This study is the basic study to carry out mice parthenogenetic embryo culture using mR1ECM medium added with CHIR99021 as GSK3 inhibitors. The result of this study is improved when compared with study which conducted by Popova et al. (2011). The results of their study showed that the blastocyst rate of parthenogenetic embryos cultured at mR1ECM without CHIR99021 was 66.1%, where the blastocyst rate produced cultured using the addition of CHIR99021 in this study was 70.13%. This shows that CHIR99021 is effective when used in parthenogenetic embryos in mice with a concentration of 0.003 mmol/l.
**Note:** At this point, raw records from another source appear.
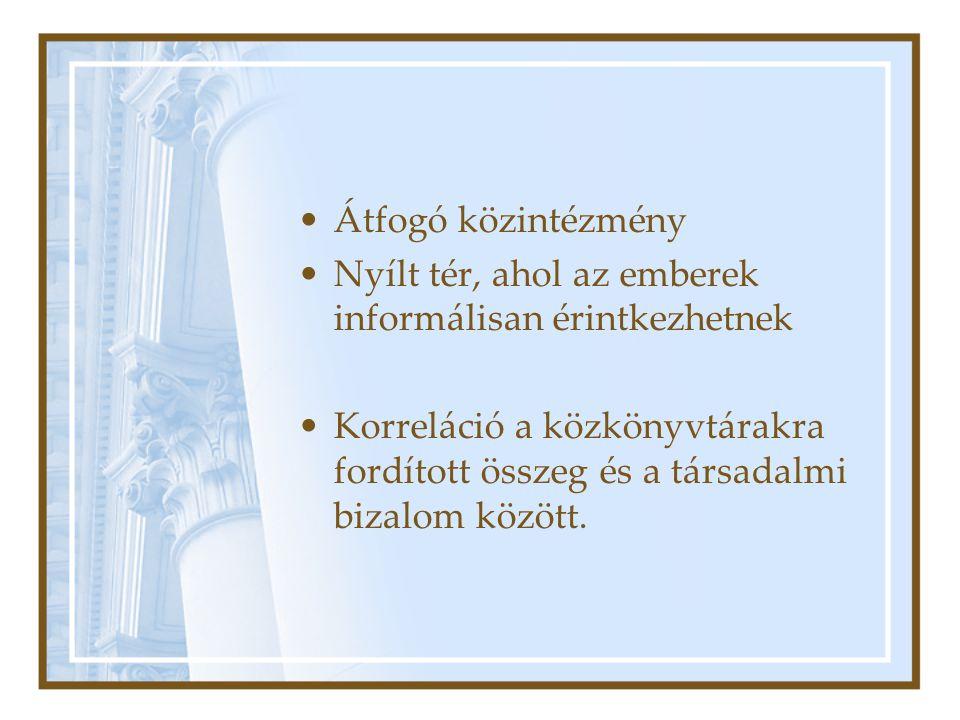 Átfogó közintézmény Nyílt tér, ahol az emberek informálisan érintkezhetnek Korreláció a közkönyvtárakra fordított összeg és a társadalmi bizalom között.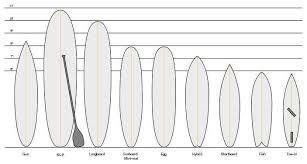 Surfboard Size Chart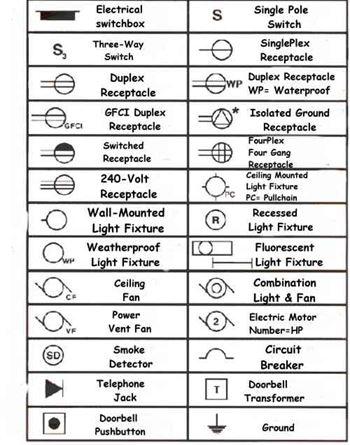 electron tube industrial wiring diagram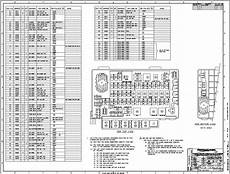 2007 freightliner columbia wiring diagrams i freightliner 2007 columbia i need wiring diagram and pin layout for the fuse box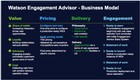 IBM Watson Engagement Advisor Business Model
GSK3 protein is involved in the Wnt pathway by phosphorporating β-catenin. CHIR99021 specifically inhibits GSK3 to phosphorylate β-catenin (Aparicio et al. 2010; Kwon et al., 2019). Furthermore, the result shows that the addition of CHIR99021 0.003 mmol/l in parthenogenetic embryo culture which starts from the early stages of embryonic development increased the blastocyst rate in this study. This demonstrates that the occurrence of GSK3 inhibition in the phosphorylation of β-catenin parthenogenetic embryo occurs as well. This causes β-catenin passes through the Wnt pathway to be concentrated in the nucleus. High β-catenin in the nucleus causes the transcription of Wnt genes to form blastocysts (Aparicio et al. 2010). In addition, GSK3 is also suspected to be strongly involved in the process of apoptosis in embryonic development. This is the reason that embryos cultured using CHIR99021 showed a decrease in apoptosis (Kwon et al., 2019). In general, apoptosis in cells is induced by p53 after DNA damage (Williams and Schumacher, 2016) and GSK3 then activates the caspases pathway and induces apoptotic pathway (Watcharasit et al., 2002). This is reinforced by the opinion of Wang et al. (2015) that p53 dependent apoptosis can be reduced using CHIR99021.
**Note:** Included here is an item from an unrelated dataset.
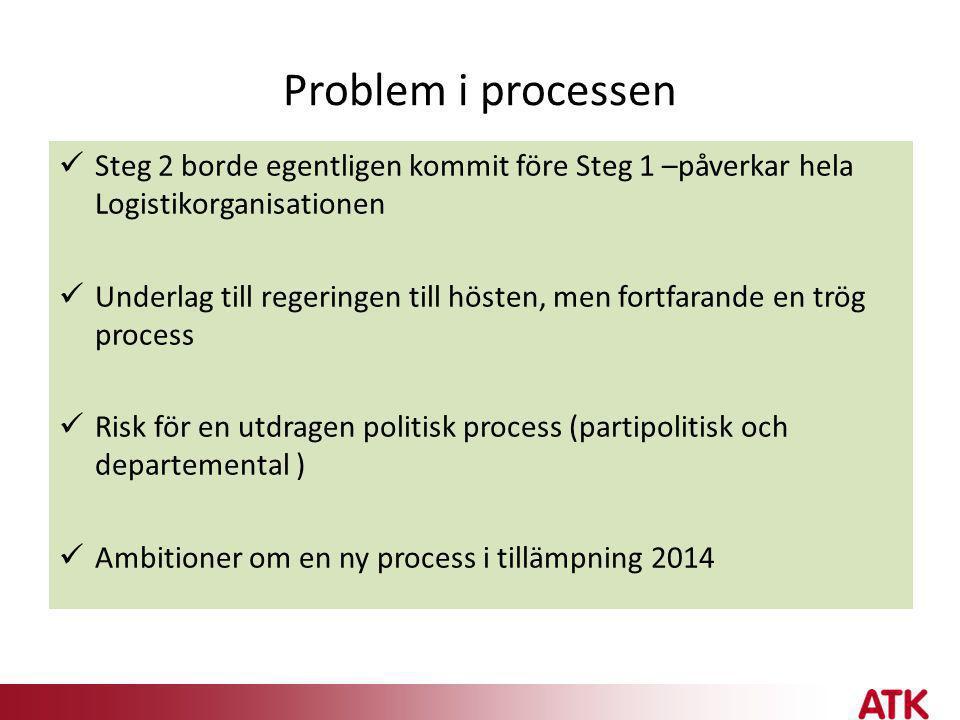 Problem i processen Steg 2 borde egentligen kommit före Steg 1 –påverkar hela Logistikorganisationen.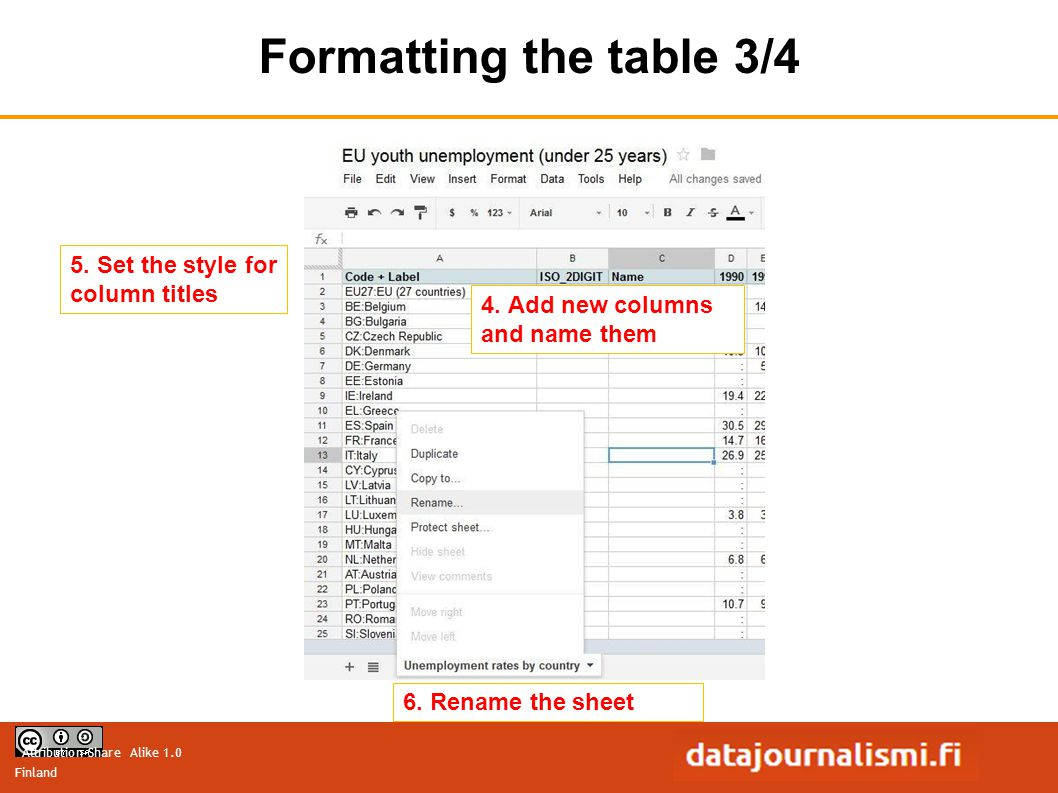 Attribution-Share Alike 1.0 Finland 4.Add new columns and name them 5.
According to the findings of this study, the blastocyst rate decreases with increasing CHIR99021 concentration to 0.01 mmol/l (p<0.05). Research conducted by Tribulo et al. (2017) showed that bovine embryos cultured in CHIR99021 0.01 mmol/l had decreased ability to become blastocysts. This because GSK3 involve in many signaling pathway (McCubrey et al., 2014). The mechanism by which excessive amounts of β-catenin cause a decrease in blastocyst rate is unclear.

The quality of parthenogenetic blastocysts in this study were assessed based on the diameter of the blastocysts and ICM. Almagor et al. (2016) reported that blastocyst and ICM diameter were correlated positively with pregnancy rate. This indicates that blastocyst diameter and ICM may be used to determine blastocyst quality. The results showed that CHIR99021 with a concentration of 0.003 mmol/l improved the quality of the parthenogenetic blastocysts. According to Harris et al. (2013), blastocysts produced from embryos cultured in a medium containing CHIR99021 enhanced the number of trophectoderm (TE) and ICM. The mechanism of TE number improvement occured due to an increase in transcription of Sox-2 gene. Sox-2 is the member of Wnt gene which plays a role in TE formation. The TE improvement led to increase of blastocyst diameter in this study. The increase in ICM size in this study occurred due to an increase in the number of pluripotent blastomers when the embryo was in the blastocyst phase (Tribulo et al., 2017). According to Mori et al. (2002), there were positive correlations between the cell number and blastocyst diameter. The larger the diameter of the blastocyst, the greater the number of cells. This occured because the inhibition of GSK3 caused an increase in the synthesis of pluripotency transcription factors such as Nanog, Tbx3, and c-Myc (Sanchez-Ripoll et al., 2013). The results of this study recommend the use of CHIR99021 with a concentration of 0.003 mmol/l as a supplement in the culture of mice parthenogenetic embryos. This is due to CHIR99021 with a concentration of 0.003 mmol/l gives a better result in blastocyst rate and quality.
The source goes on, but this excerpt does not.